WORK TO COMPLETE: Only the lines below, from the one with "common name: rifleman" through the one with "scientific name: Procyon lotor", are to be written out, exactly.

◇ ◇ ◇ ◇ ◇

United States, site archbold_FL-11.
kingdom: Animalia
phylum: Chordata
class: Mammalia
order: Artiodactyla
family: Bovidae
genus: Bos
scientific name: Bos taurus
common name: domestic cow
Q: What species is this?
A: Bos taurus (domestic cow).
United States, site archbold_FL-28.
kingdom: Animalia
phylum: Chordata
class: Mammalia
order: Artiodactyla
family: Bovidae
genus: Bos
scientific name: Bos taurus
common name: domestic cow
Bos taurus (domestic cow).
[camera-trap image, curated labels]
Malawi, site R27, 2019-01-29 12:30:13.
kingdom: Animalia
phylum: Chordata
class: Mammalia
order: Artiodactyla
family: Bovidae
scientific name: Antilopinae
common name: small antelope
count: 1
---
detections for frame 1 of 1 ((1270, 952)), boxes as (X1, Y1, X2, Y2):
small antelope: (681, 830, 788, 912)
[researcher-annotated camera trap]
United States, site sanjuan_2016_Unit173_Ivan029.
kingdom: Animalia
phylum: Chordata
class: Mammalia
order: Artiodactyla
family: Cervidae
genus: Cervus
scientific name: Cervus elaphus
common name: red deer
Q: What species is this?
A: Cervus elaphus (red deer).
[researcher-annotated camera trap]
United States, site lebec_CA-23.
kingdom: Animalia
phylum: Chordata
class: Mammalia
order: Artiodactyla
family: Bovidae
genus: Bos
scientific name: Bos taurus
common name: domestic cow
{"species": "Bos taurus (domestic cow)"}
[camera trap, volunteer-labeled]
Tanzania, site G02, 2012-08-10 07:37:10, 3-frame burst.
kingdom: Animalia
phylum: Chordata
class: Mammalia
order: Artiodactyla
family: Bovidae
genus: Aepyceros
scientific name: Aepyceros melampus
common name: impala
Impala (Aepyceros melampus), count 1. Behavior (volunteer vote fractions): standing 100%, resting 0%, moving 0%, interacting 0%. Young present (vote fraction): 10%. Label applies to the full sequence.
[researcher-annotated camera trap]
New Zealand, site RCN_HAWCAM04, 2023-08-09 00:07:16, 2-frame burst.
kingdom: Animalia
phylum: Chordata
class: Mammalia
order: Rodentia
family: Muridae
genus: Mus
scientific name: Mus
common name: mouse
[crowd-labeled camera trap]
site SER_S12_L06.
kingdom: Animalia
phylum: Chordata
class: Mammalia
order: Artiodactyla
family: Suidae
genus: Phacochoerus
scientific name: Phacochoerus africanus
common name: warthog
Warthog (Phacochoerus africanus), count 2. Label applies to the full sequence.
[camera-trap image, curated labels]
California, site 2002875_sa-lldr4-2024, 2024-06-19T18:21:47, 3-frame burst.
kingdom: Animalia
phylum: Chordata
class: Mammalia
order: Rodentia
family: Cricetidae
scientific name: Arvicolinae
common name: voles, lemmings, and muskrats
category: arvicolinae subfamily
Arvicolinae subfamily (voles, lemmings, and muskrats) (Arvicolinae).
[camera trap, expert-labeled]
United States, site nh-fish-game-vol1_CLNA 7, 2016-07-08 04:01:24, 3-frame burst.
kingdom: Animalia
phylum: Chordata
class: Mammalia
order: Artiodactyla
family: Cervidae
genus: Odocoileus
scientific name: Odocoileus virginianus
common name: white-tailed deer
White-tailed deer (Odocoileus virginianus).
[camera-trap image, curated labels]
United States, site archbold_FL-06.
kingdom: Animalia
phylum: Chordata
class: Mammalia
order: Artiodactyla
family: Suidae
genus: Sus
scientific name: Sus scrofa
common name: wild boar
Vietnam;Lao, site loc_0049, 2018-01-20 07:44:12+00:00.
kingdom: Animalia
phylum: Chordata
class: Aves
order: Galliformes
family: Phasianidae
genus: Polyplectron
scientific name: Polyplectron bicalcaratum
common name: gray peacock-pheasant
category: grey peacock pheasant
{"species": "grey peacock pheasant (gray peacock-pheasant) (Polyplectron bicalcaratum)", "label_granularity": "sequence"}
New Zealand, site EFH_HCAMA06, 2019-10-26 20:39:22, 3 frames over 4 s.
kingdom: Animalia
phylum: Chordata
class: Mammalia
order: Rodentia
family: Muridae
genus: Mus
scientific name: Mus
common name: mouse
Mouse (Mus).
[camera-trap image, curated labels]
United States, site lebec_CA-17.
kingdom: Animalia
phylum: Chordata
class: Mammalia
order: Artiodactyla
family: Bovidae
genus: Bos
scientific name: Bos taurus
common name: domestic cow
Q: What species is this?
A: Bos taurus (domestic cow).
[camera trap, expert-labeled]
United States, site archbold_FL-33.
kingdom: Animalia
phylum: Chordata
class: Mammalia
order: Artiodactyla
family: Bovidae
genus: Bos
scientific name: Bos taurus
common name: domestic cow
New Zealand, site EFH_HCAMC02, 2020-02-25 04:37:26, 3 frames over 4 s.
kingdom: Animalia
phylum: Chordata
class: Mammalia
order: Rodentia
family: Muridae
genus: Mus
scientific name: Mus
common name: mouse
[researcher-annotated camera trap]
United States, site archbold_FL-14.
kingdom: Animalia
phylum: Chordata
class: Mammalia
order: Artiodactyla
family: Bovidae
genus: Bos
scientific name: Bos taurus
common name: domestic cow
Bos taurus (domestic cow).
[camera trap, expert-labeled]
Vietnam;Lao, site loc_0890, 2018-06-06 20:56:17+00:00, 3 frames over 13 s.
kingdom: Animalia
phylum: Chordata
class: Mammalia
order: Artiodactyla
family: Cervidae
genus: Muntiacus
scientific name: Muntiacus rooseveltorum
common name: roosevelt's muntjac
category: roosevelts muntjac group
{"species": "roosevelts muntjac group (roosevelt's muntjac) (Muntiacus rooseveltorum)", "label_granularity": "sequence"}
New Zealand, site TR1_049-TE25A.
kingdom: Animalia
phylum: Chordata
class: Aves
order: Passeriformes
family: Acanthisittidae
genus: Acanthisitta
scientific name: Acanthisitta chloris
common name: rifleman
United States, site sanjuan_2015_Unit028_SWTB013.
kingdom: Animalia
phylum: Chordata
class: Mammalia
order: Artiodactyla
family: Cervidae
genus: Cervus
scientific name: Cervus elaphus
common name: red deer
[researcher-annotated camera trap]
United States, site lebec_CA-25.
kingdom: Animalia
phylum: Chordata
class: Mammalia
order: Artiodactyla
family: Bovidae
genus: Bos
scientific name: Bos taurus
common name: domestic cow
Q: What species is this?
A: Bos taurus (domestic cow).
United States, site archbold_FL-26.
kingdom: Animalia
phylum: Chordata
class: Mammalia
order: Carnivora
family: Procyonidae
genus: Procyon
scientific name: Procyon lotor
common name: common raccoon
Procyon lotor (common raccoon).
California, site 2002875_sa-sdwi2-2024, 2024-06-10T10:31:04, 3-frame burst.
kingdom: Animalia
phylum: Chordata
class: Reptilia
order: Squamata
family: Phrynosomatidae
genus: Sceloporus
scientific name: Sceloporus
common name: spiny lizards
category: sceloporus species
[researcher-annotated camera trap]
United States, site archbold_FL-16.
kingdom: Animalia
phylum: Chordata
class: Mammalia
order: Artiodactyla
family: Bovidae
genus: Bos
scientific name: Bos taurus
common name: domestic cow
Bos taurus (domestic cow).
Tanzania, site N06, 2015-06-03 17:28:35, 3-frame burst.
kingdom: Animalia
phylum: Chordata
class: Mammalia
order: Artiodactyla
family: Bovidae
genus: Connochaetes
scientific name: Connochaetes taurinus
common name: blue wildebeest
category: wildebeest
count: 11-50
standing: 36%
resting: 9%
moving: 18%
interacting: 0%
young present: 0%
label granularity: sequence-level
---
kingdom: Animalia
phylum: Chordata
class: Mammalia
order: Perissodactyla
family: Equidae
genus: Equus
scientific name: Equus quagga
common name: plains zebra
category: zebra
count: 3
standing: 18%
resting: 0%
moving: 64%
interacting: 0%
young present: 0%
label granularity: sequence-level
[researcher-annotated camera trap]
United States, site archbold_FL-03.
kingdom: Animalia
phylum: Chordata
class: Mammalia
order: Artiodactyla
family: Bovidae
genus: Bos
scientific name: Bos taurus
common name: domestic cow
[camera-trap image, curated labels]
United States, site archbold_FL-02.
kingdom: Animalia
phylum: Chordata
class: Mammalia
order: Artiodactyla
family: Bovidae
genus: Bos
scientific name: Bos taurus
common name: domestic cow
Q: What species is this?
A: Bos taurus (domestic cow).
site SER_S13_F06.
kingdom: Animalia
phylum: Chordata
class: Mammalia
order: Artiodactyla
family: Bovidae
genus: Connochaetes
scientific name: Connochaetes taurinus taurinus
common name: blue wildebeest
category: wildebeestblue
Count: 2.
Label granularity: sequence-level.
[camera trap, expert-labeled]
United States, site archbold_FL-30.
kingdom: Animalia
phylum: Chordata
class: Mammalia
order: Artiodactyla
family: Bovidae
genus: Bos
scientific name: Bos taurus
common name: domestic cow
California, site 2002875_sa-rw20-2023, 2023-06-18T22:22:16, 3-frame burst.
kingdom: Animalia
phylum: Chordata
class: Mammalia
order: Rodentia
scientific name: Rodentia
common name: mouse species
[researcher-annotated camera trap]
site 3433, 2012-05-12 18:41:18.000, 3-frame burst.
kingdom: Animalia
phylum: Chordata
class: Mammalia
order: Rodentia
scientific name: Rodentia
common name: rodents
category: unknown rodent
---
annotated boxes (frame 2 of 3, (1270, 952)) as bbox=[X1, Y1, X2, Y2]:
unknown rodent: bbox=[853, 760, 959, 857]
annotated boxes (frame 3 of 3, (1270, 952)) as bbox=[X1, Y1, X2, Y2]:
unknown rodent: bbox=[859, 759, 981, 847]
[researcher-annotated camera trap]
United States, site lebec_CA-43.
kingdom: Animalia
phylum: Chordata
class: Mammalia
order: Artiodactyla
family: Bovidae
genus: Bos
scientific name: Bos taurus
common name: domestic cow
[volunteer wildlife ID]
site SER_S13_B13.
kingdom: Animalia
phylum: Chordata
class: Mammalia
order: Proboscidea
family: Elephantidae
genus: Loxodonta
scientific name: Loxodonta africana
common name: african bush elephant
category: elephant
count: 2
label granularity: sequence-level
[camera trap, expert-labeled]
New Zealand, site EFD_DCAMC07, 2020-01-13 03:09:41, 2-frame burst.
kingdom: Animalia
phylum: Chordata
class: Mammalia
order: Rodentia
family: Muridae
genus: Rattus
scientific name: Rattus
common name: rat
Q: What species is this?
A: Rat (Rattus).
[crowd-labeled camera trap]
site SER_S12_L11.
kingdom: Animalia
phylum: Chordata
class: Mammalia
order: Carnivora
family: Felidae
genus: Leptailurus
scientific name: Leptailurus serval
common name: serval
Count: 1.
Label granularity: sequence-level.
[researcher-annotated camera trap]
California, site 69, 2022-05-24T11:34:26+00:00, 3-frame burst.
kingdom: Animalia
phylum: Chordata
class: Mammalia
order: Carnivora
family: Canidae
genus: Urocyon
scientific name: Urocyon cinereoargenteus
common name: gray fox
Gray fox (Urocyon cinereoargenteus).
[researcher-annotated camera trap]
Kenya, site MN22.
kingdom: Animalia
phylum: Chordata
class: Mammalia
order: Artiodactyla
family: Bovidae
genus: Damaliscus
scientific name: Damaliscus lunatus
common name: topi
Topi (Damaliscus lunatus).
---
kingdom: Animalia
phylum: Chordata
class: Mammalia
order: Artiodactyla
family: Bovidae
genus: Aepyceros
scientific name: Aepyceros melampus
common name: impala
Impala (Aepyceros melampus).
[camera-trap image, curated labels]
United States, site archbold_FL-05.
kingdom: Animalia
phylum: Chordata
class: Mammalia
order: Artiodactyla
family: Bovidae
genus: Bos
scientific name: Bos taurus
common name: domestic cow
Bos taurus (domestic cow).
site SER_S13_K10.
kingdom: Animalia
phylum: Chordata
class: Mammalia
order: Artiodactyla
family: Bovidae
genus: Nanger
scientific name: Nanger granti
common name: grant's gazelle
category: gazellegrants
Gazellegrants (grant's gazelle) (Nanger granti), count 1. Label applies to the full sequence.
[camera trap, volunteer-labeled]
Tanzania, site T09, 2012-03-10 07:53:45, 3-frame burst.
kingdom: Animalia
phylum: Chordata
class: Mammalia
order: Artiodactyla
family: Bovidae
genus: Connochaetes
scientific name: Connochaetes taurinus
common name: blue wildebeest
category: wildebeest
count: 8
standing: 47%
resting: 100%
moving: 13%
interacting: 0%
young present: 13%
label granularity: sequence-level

◇ ◇ ◇ ◇ ◇

TASK SOLUTION:
common name: rifleman
United States, site sanjuan_2015_Unit028_SWTB013.
kingdom: Animalia
phylum: Chordata
class: Mammalia
order: Artiodactyla
family: Cervidae
genus: Cervus
scientific name: Cervus elaphus
common name: red deer
[researcher-annotated camera trap]
United States, site lebec_CA-25.
kingdom: Animalia
phylum: Chordata
class: Mammalia
order: Artiodactyla
family: Bovidae
genus: Bos
scientific name: Bos taurus
common name: domestic cow
Q: What species is this?
A: Bos taurus (domestic cow).
United States, site archbold_FL-26.
kingdom: Animalia
phylum: Chordata
class: Mammalia
order: Carnivora
family: Procyonidae
genus: Procyon
scientific name: Procyon lotor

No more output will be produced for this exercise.